Este lema, que hoy ocuparía con razón titulares en los medios de comunicación como ejemplo de lo que no debe ser la enseñanza, si no con alguna consideración de tipo penal añadida, puede aplicarse sin embargo a lo que practica nuestro país en el contexto europeo a la hora de presentar los resultados del cumplimiento de las directivas europeas de medio ambiente.

Hace unos días un titular de prensa, muy expresivo, anunciaba una nueva multa de 22 millones de euros al Estado español por el incumplimiento de la Directiva de depuración de aguas residuales que se aprobó en 1991. Nuestro país, que rara vez cumple los plazos de adaptación y aplicación de estas normativas europeas en materia ambiental, paga multas todos los años. En este caso concreto, porque todavía hay nueve poblaciones de más de 15.000 habitantes que no depuran correctamente sus aguas residuales urbanas, entre ellas, localidades como Nerja, Matalascañas o Gijón. Y la previsión es que esta factura siga creciendo hasta el año 2022 al no estar licitadas aún las obras de construcción o mejora de las plantas depuradoras.

La Unión Europea en estas cosas es tajante, afortunadamente. Si no se cumplen los plazos, a pagar la multa. Las aguas depuradas van a ser el gran eje de planificación del agua en nuestro país durante las próximas décadas.

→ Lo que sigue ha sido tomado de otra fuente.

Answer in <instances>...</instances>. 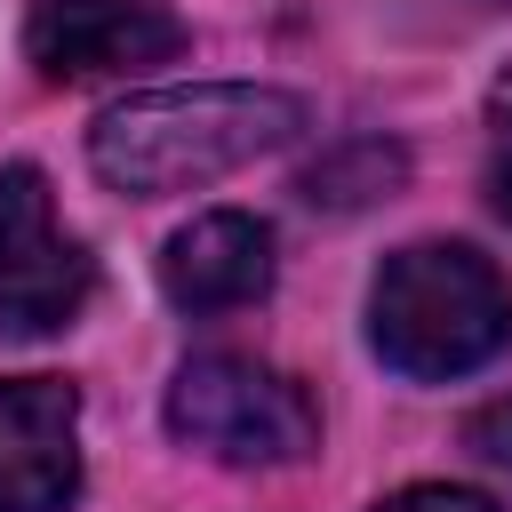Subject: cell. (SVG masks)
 Instances as JSON below:
<instances>
[{"mask_svg":"<svg viewBox=\"0 0 512 512\" xmlns=\"http://www.w3.org/2000/svg\"><path fill=\"white\" fill-rule=\"evenodd\" d=\"M368 336L400 376H464L512 344V280L456 240H416L384 256L368 288Z\"/></svg>","mask_w":512,"mask_h":512,"instance_id":"obj_2","label":"cell"},{"mask_svg":"<svg viewBox=\"0 0 512 512\" xmlns=\"http://www.w3.org/2000/svg\"><path fill=\"white\" fill-rule=\"evenodd\" d=\"M304 128V104L280 88H240V80H208V88H152L112 104L88 128V160L112 192L160 200V192H192L232 176L240 160L288 144Z\"/></svg>","mask_w":512,"mask_h":512,"instance_id":"obj_1","label":"cell"},{"mask_svg":"<svg viewBox=\"0 0 512 512\" xmlns=\"http://www.w3.org/2000/svg\"><path fill=\"white\" fill-rule=\"evenodd\" d=\"M488 192L512 216V72L488 88Z\"/></svg>","mask_w":512,"mask_h":512,"instance_id":"obj_9","label":"cell"},{"mask_svg":"<svg viewBox=\"0 0 512 512\" xmlns=\"http://www.w3.org/2000/svg\"><path fill=\"white\" fill-rule=\"evenodd\" d=\"M160 288L176 312H240L272 288V232L240 208L192 216L160 256Z\"/></svg>","mask_w":512,"mask_h":512,"instance_id":"obj_7","label":"cell"},{"mask_svg":"<svg viewBox=\"0 0 512 512\" xmlns=\"http://www.w3.org/2000/svg\"><path fill=\"white\" fill-rule=\"evenodd\" d=\"M376 512H496V504L472 496V488H400V496H384Z\"/></svg>","mask_w":512,"mask_h":512,"instance_id":"obj_11","label":"cell"},{"mask_svg":"<svg viewBox=\"0 0 512 512\" xmlns=\"http://www.w3.org/2000/svg\"><path fill=\"white\" fill-rule=\"evenodd\" d=\"M464 448L480 456V464H496V472H512V392L504 400H488L472 424H464Z\"/></svg>","mask_w":512,"mask_h":512,"instance_id":"obj_10","label":"cell"},{"mask_svg":"<svg viewBox=\"0 0 512 512\" xmlns=\"http://www.w3.org/2000/svg\"><path fill=\"white\" fill-rule=\"evenodd\" d=\"M168 432L184 448H200V456H224V464H296L320 440V408L280 368L208 352V360L176 368V384H168Z\"/></svg>","mask_w":512,"mask_h":512,"instance_id":"obj_3","label":"cell"},{"mask_svg":"<svg viewBox=\"0 0 512 512\" xmlns=\"http://www.w3.org/2000/svg\"><path fill=\"white\" fill-rule=\"evenodd\" d=\"M24 48L48 80H112L184 48V24L160 0H40Z\"/></svg>","mask_w":512,"mask_h":512,"instance_id":"obj_5","label":"cell"},{"mask_svg":"<svg viewBox=\"0 0 512 512\" xmlns=\"http://www.w3.org/2000/svg\"><path fill=\"white\" fill-rule=\"evenodd\" d=\"M384 184H400V152H392V144H352V152H336V160H320V168L304 176V200L360 208V200H376Z\"/></svg>","mask_w":512,"mask_h":512,"instance_id":"obj_8","label":"cell"},{"mask_svg":"<svg viewBox=\"0 0 512 512\" xmlns=\"http://www.w3.org/2000/svg\"><path fill=\"white\" fill-rule=\"evenodd\" d=\"M88 304V256L64 240L40 168H0V336H48Z\"/></svg>","mask_w":512,"mask_h":512,"instance_id":"obj_4","label":"cell"},{"mask_svg":"<svg viewBox=\"0 0 512 512\" xmlns=\"http://www.w3.org/2000/svg\"><path fill=\"white\" fill-rule=\"evenodd\" d=\"M80 400L56 376H0V512H64L80 488Z\"/></svg>","mask_w":512,"mask_h":512,"instance_id":"obj_6","label":"cell"}]
</instances>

En un contexto de calentamiento climático, donde los trasvases ya no tienen cabida, pese a lo que digan algunos, los recursos no convencionales son la baza para sufragar las demandas existentes o las que puedan sumarse en el futuro. Y la propia Directiva europea de depuración se quedó corta en su día. Debería haber exigido un nivel de depuración de tipo terciario o más avanzado incluso. Para poder reutilizar en toda España el cien por cien de las aguas residuales urbanas para usos diversos: agrarios, industriales, de ocio.